[Stored items from a collection]
•••

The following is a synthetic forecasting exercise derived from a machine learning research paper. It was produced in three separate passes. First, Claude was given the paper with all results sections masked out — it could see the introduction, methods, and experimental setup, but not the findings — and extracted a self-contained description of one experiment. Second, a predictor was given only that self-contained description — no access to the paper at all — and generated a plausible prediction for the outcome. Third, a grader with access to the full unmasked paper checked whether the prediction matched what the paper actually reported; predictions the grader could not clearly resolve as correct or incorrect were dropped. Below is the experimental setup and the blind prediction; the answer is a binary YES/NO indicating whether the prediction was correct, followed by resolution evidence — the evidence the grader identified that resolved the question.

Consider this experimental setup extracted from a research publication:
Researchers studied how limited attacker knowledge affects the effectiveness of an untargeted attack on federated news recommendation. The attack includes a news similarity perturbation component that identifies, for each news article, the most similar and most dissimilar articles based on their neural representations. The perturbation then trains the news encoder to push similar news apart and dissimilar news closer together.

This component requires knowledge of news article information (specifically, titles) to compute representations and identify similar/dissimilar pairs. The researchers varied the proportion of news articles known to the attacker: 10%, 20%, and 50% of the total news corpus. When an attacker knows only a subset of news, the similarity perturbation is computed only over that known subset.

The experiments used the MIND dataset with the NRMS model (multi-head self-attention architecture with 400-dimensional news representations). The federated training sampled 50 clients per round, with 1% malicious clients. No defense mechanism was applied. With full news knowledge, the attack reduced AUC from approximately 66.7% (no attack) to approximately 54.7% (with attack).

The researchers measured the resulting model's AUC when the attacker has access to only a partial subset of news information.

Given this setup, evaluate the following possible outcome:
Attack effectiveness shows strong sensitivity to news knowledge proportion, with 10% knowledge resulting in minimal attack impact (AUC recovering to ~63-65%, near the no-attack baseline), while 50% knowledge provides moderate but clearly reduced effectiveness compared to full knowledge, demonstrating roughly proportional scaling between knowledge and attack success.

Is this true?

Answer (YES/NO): NO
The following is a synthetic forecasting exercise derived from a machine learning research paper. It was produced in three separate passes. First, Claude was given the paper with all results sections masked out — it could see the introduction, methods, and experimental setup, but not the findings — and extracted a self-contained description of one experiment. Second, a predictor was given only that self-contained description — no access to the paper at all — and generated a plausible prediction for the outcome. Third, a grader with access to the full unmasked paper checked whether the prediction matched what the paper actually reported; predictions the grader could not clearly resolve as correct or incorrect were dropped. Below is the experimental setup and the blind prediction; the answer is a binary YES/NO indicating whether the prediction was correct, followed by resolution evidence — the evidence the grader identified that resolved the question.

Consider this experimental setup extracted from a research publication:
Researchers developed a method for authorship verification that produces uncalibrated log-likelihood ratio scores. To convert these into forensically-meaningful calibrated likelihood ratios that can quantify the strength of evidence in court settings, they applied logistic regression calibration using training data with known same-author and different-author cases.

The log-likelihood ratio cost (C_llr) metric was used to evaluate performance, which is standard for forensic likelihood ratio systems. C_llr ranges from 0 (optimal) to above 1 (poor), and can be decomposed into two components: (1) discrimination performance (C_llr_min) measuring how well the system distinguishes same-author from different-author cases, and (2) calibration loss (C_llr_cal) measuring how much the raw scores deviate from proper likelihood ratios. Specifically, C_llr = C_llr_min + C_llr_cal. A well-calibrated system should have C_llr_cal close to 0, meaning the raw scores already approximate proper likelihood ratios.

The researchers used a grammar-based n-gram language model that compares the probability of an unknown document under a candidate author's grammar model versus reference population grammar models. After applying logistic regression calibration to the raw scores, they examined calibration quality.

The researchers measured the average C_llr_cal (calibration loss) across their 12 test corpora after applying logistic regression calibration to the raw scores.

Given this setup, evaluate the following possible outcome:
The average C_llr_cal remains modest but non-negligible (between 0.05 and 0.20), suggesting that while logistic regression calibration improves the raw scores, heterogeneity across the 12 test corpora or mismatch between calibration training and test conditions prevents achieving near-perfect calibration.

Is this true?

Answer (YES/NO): YES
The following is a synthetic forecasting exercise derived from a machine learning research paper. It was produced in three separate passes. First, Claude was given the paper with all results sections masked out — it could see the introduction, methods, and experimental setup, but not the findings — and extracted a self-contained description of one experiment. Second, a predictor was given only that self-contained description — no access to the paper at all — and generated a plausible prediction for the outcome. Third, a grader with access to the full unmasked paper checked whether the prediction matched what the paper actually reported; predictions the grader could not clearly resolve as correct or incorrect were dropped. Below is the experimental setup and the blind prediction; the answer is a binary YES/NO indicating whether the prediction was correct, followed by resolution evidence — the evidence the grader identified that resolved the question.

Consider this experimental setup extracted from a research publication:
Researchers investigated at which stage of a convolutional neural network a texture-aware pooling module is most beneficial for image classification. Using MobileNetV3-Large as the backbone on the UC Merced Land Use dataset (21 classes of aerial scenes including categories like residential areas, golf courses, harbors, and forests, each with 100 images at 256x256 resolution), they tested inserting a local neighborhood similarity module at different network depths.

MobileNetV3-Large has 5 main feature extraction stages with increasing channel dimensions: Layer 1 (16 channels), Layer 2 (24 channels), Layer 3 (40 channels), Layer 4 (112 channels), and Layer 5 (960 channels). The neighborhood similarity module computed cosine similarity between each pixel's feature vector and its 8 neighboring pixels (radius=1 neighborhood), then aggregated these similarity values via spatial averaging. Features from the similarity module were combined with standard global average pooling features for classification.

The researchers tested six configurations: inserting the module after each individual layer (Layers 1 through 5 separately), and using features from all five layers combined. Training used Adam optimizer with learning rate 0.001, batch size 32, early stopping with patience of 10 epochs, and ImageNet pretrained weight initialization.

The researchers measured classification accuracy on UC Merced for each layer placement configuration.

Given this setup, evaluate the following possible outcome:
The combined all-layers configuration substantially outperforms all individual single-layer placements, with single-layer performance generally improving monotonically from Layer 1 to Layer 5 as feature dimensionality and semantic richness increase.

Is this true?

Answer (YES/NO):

•••

_Exercise_
Extract the data exactly as given.

_Your solution_
The following is a synthetic forecasting exercise derived from a machine learning research paper. It was produced in three separate passes. First, Claude was given the paper with all results sections masked out — it could see the introduction, methods, and experimental setup, but not the findings — and extracted a self-contained description of one experiment. Second, a predictor was given only that self-contained description — no access to the paper at all — and generated a plausible prediction for the outcome. Third, a grader with access to the full unmasked paper checked whether the prediction matched what the paper actually reported; predictions the grader could not clearly resolve as correct or incorrect were dropped. Below is the experimental setup and the blind prediction; the answer is a binary YES/NO indicating whether the prediction was correct, followed by resolution evidence — the evidence the grader identified that resolved the question.

Consider this experimental setup extracted from a research publication:
Researchers studied how limited attacker knowledge affects the effectiveness of an untargeted attack on federated news recommendation. The attack includes a news similarity perturbation component that identifies, for each news article, the most similar and most dissimilar articles based on their neural representations. The perturbation then trains the news encoder to push similar news apart and dissimilar news closer together.

This component requires knowledge of news article information (specifically, titles) to compute representations and identify similar/dissimilar pairs. The researchers varied the proportion of news articles known to the attacker: 10%, 20%, and 50% of the total news corpus. When an attacker knows only a subset of news, the similarity perturbation is computed only over that known subset.

The experiments used the MIND dataset with the NRMS model (multi-head self-attention architecture with 400-dimensional news representations). The federated training sampled 50 clients per round, with 1% malicious clients. No defense mechanism was applied. With full news knowledge, the attack reduced AUC from approximately 66.7% (no attack) to approximately 54.7% (with attack).

The researchers measured the resulting model's AUC when the attacker has access to only a partial subset of news information.

Given this setup, evaluate the following possible outcome:
Attack effectiveness shows strong sensitivity to news knowledge proportion, with 10% knowledge resulting in minimal attack impact (AUC recovering to ~63-65%, near the no-attack baseline), while 50% knowledge provides moderate but clearly reduced effectiveness compared to full knowledge, demonstrating roughly proportional scaling between knowledge and attack success.

Is this true?

Answer (YES/NO): NO
The following is a synthetic forecasting exercise derived from a machine learning research paper. It was produced in three separate passes. First, Claude was given the paper with all results sections masked out — it could see the introduction, methods, and experimental setup, but not the findings — and extracted a self-contained description of one experiment. Second, a predictor was given only that self-contained description — no access to the paper at all — and generated a plausible prediction for the outcome. Third, a grader with access to the full unmasked paper checked whether the prediction matched what the paper actually reported; predictions the grader could not clearly resolve as correct or incorrect were dropped. Below is the experimental setup and the blind prediction; the answer is a binary YES/NO indicating whether the prediction was correct, followed by resolution evidence — the evidence the grader identified that resolved the question.

Consider this experimental setup extracted from a research publication:
Researchers developed a method for authorship verification that produces uncalibrated log-likelihood ratio scores. To convert these into forensically-meaningful calibrated likelihood ratios that can quantify the strength of evidence in court settings, they applied logistic regression calibration using training data with known same-author and different-author cases.

The log-likelihood ratio cost (C_llr) metric was used to evaluate performance, which is standard for forensic likelihood ratio systems. C_llr ranges from 0 (optimal) to above 1 (poor), and can be decomposed into two components: (1) discrimination performance (C_llr_min) measuring how well the system distinguishes same-author from different-author cases, and (2) calibration loss (C_llr_cal) measuring how much the raw scores deviate from proper likelihood ratios. Specifically, C_llr = C_llr_min + C_llr_cal. A well-calibrated system should have C_llr_cal close to 0, meaning the raw scores already approximate proper likelihood ratios.

The researchers used a grammar-based n-gram language model that compares the probability of an unknown document under a candidate author's grammar model versus reference population grammar models. After applying logistic regression calibration to the raw scores, they examined calibration quality.

The researchers measured the average C_llr_cal (calibration loss) across their 12 test corpora after applying logistic regression calibration to the raw scores.

Given this setup, evaluate the following possible outcome:
The average C_llr_cal remains modest but non-negligible (between 0.05 and 0.20), suggesting that while logistic regression calibration improves the raw scores, heterogeneity across the 12 test corpora or mismatch between calibration training and test conditions prevents achieving near-perfect calibration.

Is this true?

Answer (YES/NO): YES
The following is a synthetic forecasting exercise derived from a machine learning research paper. It was produced in three separate passes. First, Claude was given the paper with all results sections masked out — it could see the introduction, methods, and experimental setup, but not the findings — and extracted a self-contained description of one experiment. Second, a predictor was given only that self-contained description — no access to the paper at all — and generated a plausible prediction for the outcome. Third, a grader with access to the full unmasked paper checked whether the prediction matched what the paper actually reported; predictions the grader could not clearly resolve as correct or incorrect were dropped. Below is the experimental setup and the blind prediction; the answer is a binary YES/NO indicating whether the prediction was correct, followed by resolution evidence — the evidence the grader identified that resolved the question.

Consider this experimental setup extracted from a research publication:
Researchers investigated at which stage of a convolutional neural network a texture-aware pooling module is most beneficial for image classification. Using MobileNetV3-Large as the backbone on the UC Merced Land Use dataset (21 classes of aerial scenes including categories like residential areas, golf courses, harbors, and forests, each with 100 images at 256x256 resolution), they tested inserting a local neighborhood similarity module at different network depths.

MobileNetV3-Large has 5 main feature extraction stages with increasing channel dimensions: Layer 1 (16 channels), Layer 2 (24 channels), Layer 3 (40 channels), Layer 4 (112 channels), and Layer 5 (960 channels). The neighborhood similarity module computed cosine similarity between each pixel's feature vector and its 8 neighboring pixels (radius=1 neighborhood), then aggregated these similarity values via spatial averaging. Features from the similarity module were combined with standard global average pooling features for classification.

The researchers tested six configurations: inserting the module after each individual layer (Layers 1 through 5 separately), and using features from all five layers combined. Training used Adam optimizer with learning rate 0.001, batch size 32, early stopping with patience of 10 epochs, and ImageNet pretrained weight initialization.

The researchers measured classification accuracy on UC Merced for each layer placement configuration.

Given this setup, evaluate the following possible outcome:
The combined all-layers configuration substantially outperforms all individual single-layer placements, with single-layer performance generally improving monotonically from Layer 1 to Layer 5 as feature dimensionality and semantic richness increase.

Is this true?

Answer (YES/NO):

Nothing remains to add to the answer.